Work instruction |
Present an exact copy of each line below.
[[ Available records open ]]
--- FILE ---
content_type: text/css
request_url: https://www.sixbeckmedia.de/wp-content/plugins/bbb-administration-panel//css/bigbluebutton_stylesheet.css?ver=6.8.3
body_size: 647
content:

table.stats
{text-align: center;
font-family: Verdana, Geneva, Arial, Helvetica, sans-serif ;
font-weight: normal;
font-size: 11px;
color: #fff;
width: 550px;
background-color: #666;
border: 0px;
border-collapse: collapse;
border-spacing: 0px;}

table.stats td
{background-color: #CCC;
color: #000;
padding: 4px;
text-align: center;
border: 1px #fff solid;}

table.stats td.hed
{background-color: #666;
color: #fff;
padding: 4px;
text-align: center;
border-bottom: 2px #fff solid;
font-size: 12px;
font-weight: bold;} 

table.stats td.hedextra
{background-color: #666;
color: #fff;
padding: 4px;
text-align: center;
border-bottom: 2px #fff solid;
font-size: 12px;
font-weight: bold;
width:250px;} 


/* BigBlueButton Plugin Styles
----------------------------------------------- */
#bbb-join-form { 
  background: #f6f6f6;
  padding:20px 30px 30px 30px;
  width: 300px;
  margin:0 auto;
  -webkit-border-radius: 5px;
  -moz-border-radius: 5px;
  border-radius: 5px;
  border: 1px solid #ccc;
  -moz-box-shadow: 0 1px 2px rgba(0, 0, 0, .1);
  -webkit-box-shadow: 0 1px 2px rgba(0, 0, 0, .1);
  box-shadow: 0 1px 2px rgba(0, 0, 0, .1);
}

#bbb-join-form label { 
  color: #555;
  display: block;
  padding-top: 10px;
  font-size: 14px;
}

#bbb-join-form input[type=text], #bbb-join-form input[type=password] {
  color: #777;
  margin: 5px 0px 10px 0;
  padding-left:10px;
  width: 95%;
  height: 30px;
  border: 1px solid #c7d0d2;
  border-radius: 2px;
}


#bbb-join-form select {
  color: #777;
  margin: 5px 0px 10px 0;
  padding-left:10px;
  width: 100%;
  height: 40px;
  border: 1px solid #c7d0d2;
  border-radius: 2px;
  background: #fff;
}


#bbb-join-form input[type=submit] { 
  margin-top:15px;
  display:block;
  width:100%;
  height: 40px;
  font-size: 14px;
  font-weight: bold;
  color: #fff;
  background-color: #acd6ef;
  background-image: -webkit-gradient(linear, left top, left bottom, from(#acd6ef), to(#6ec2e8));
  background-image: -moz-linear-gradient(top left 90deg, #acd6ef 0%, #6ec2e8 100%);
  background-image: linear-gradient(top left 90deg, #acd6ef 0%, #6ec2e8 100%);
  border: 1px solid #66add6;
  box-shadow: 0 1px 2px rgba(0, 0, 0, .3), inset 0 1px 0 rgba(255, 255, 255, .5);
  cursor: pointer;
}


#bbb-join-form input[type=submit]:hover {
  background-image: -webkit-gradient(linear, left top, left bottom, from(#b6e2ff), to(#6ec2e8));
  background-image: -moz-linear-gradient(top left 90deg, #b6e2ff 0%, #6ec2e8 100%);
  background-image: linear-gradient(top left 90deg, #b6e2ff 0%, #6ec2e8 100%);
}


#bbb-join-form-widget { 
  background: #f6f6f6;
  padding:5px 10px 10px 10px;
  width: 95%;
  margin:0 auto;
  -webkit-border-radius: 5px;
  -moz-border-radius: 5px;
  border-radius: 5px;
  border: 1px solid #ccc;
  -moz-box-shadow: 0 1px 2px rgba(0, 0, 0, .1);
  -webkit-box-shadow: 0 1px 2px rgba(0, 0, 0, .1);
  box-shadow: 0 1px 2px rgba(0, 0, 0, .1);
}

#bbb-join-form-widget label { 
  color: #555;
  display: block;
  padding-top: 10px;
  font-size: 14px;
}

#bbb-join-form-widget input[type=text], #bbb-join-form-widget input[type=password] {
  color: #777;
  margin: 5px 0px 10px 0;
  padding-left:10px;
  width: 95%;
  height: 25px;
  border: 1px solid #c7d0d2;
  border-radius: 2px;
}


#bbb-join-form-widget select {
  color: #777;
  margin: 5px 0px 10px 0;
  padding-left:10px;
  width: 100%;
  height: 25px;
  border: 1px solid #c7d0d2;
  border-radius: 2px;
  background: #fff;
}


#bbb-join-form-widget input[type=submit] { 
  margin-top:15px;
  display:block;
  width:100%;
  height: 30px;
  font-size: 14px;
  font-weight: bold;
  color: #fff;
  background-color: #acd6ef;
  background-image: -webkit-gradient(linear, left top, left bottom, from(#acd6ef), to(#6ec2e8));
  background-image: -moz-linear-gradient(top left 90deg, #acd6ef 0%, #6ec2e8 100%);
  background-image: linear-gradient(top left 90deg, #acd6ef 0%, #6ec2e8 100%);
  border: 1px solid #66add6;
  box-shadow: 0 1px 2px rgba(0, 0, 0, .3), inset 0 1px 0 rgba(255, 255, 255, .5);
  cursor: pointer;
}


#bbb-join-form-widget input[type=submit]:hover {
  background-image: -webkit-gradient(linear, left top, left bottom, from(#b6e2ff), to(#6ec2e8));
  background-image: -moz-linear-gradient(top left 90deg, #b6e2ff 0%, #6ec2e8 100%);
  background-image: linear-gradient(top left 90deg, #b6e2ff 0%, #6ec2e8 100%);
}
[[ Available records closed ]]
Your solution |
--- FILE ---
content_type: text/css
request_url: https://www.sixbeckmedia.de/wp-content/plugins/bbb-administration-panel//css/bigbluebutton_stylesheet.css?ver=6.8.3
body_size: 647
content:

table.stats
{text-align: center;
font-family: Verdana, Geneva, Arial, Helvetica, sans-serif ;
font-weight: normal;
font-size: 11px;
color: #fff;
width: 550px;
background-color: #666;
border: 0px;
border-collapse: collapse;
border-spacing: 0px;}

table.stats td
{background-color: #CCC;
color: #000;
padding: 4px;
text-align: center;
border: 1px #fff solid;}

table.stats td.hed
{background-color: #666;
color: #fff;
padding: 4px;
text-align: center;
border-bottom: 2px #fff solid;
font-size: 12px;
font-weight: bold;} 

table.stats td.hedextra
{background-color: #666;
color: #fff;
padding: 4px;
text-align: center;
border-bottom: 2px #fff solid;
font-size: 12px;
font-weight: bold;
width:250px;} 


/* BigBlueButton Plugin Styles
----------------------------------------------- */
#bbb-join-form { 
  background: #f6f6f6;
  padding:20px 30px 30px 30px;
  width: 300px;
  margin:0 auto;
  -webkit-border-radius: 5px;
  -moz-border-radius: 5px;
  border-radius: 5px;
  border: 1px solid #ccc;
  -moz-box-shadow: 0 1px 2px rgba(0, 0, 0, .1);
  -webkit-box-shadow: 0 1px 2px rgba(0, 0, 0, .1);
  box-shadow: 0 1px 2px rgba(0, 0, 0, .1);
}

#bbb-join-form label { 
  color: #555;
  display: block;
  padding-top: 10px;
  font-size: 14px;
}

#bbb-join-form input[type=text], #bbb-join-form input[type=password] {
  color: #777;
  margin: 5px 0px 10px 0;
  padding-left:10px;
  width: 95%;
  height: 30px;
  border: 1px solid #c7d0d2;
  border-radius: 2px;
}


#bbb-join-form select {
  color: #777;
  margin: 5px 0px 10px 0;
  padding-left:10px;
  width: 100%;
  height: 40px;
  border: 1px solid #c7d0d2;
  border-radius: 2px;
  background: #fff;
}


#bbb-join-form input[type=submit] { 
  margin-top:15px;
  display:block;
  width:100%;
  height: 40px;
  font-size: 14px;
  font-weight: bold;
  color: #fff;
  background-color: #acd6ef;
  background-image: -webkit-gradient(linear, left top, left bottom, from(#acd6ef), to(#6ec2e8));
  background-image: -moz-linear-gradient(top left 90deg, #acd6ef 0%, #6ec2e8 100%);
  background-image: linear-gradient(top left 90deg, #acd6ef 0%, #6ec2e8 100%);
  border: 1px solid #66add6;
  box-shadow: 0 1px 2px rgba(0, 0, 0, .3), inset 0 1px 0 rgba(255, 255, 255, .5);
  cursor: pointer;
}


#bbb-join-form input[type=submit]:hover {
  background-image: -webkit-gradient(linear, left top, left bottom, from(#b6e2ff), to(#6ec2e8));
  background-image: -moz-linear-gradient(top left 90deg, #b6e2ff 0%, #6ec2e8 100%);
  background-image: linear-gradient(top left 90deg, #b6e2ff 0%, #6ec2e8 100%);
}


#bbb-join-form-widget { 
  background: #f6f6f6;
  padding:5px 10px 10px 10px;
  width: 95%;
  margin:0 auto;
  -webkit-border-radius: 5px;
  -moz-border-radius: 5px;
  border-radius: 5px;
  border: 1px solid #ccc;
  -moz-box-shadow: 0 1px 2px rgba(0, 0, 0, .1);
  -webkit-box-shadow: 0 1px 2px rgba(0, 0, 0, .1);
  box-shadow: 0 1px 2px rgba(0, 0, 0, .1);
}

#bbb-join-form-widget label { 
  color: #555;
  display: block;
  padding-top: 10px;
  font-size: 14px;
}

#bbb-join-form-widget input[type=text], #bbb-join-form-widget input[type=password] {
  color: #777;
  margin: 5px 0px 10px 0;
  padding-left:10px;
  width: 95%;
  height: 25px;
  border: 1px solid #c7d0d2;
  border-radius: 2px;
}


#bbb-join-form-widget select {
  color: #777;
  margin: 5px 0px 10px 0;
  padding-left:10px;
  width: 100%;
  height: 25px;
  border: 1px solid #c7d0d2;
  border-radius: 2px;
  background: #fff;
}


#bbb-join-form-widget input[type=submit] { 
  margin-top:15px;
  display:block;
  width:100%;
  height: 30px;
  font-size: 14px;
  font-weight: bold;
  color: #fff;
  background-color: #acd6ef;
  background-image: -webkit-gradient(linear, left top, left bottom, from(#acd6ef), to(#6ec2e8));
  background-image: -moz-linear-gradient(top left 90deg, #acd6ef 0%, #6ec2e8 100%);
  background-image: linear-gradient(top left 90deg, #acd6ef 0%, #6ec2e8 100%);
  border: 1px solid #66add6;
  box-shadow: 0 1px 2px rgba(0, 0, 0, .3), inset 0 1px 0 rgba(255, 255, 255, .5);
  cursor: pointer;
}


#bbb-join-form-widget input[type=submit]:hover {
  background-image: -webkit-gradient(linear, left top, left bottom, from(#b6e2ff), to(#6ec2e8));
  background-image: -moz-linear-gradient(top left 90deg, #b6e2ff 0%, #6ec2e8 100%);
  background-image: linear-gradient(top left 90deg, #b6e2ff 0%, #6ec2e8 100%);
}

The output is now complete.